Feature Hashing component reference

This article describes a component included in Azure Machine Learning designer.

Use the Feature Hashing component to transform a stream of English text into a set of integer features. You can then pass this hashed feature set to a machine learning algorithm to train a text analytics model.

The feature hashing functionality provided in this component is based on the nimbusml framework. For more information, see NgramHash class.

What is feature hashing?

Feature hashing works by converting unique tokens into integers. It operates on the exact strings that you provide as input and does not perform any linguistic analysis or preprocessing.

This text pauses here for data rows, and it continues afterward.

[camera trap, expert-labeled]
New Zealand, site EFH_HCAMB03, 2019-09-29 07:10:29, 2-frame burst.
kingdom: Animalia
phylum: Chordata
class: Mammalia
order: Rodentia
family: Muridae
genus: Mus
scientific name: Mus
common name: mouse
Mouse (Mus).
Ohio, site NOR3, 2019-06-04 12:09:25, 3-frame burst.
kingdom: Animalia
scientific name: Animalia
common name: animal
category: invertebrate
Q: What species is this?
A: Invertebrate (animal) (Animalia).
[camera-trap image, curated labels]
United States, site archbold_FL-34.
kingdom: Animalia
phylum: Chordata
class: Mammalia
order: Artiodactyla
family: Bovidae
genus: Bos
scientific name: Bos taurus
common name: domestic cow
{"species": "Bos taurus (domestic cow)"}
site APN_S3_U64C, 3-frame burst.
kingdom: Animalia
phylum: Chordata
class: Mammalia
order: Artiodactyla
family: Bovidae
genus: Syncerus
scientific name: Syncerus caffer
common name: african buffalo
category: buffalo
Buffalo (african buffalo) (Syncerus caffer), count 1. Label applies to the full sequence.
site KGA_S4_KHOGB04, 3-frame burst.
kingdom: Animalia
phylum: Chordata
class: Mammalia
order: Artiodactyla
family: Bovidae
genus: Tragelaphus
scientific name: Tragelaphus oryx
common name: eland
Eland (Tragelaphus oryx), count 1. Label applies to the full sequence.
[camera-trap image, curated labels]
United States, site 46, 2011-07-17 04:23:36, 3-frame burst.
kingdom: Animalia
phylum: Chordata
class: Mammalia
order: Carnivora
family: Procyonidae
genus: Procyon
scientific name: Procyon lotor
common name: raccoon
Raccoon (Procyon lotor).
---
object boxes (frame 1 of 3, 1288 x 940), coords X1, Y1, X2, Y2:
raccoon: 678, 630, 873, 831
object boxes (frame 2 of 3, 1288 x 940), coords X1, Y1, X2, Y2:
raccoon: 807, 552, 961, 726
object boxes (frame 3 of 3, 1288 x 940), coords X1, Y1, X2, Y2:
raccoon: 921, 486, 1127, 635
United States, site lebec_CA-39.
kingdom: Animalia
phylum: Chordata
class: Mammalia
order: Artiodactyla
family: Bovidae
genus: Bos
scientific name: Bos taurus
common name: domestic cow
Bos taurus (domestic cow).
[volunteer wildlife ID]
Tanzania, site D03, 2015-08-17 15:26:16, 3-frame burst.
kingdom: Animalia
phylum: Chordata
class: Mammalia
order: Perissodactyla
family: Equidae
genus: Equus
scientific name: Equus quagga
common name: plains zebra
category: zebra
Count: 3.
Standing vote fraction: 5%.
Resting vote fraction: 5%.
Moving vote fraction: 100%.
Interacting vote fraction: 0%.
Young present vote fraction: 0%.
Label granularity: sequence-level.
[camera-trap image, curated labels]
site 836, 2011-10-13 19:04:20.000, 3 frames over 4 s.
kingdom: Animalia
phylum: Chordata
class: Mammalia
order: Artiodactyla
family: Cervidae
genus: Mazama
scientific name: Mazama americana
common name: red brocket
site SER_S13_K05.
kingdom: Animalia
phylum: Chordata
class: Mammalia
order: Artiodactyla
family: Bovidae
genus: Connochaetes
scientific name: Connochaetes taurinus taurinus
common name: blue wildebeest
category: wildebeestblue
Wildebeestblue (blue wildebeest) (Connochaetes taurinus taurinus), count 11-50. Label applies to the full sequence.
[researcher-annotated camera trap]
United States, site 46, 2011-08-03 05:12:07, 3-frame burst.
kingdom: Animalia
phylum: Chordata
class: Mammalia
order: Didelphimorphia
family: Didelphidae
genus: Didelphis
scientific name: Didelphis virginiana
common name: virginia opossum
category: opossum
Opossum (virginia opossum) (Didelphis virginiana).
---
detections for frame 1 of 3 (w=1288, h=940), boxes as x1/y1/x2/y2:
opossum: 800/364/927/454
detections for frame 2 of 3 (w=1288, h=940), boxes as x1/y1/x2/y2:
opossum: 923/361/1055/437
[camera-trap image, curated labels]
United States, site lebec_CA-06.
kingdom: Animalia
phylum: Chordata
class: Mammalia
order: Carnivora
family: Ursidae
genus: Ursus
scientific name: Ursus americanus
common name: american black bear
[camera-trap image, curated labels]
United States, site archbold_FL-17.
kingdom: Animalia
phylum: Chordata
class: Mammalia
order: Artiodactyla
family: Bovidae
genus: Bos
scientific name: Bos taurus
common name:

For example, take a set of simple sentences like these, followed by a sentiment score. Assume that you want to use this text to build a model.

User text Sentiment
I loved this book 3
I hated this book 1
This book was great 3
I love books 2

Internally, the Feature Hashing component creates a dictionary of n-grams. For example, the list of bigrams for this dataset would be something like this:

Term (bigrams) Frequency
This book 3
I loved 1
I hated 1
I love 1

You can control the size of the n-grams by using the N-grams property. If you choose bigrams, unigrams are also computed. The dictionary would also include single terms like these:

Term (unigrams) Frequency
book 3
I 3
books 1
was 1

After the dictionary is built, the Feature Hashing component converts the dictionary terms into hash values. It then computes whether a feature was used in each case. For each row of text data, the component outputs a set of columns, one column for each hashed feature.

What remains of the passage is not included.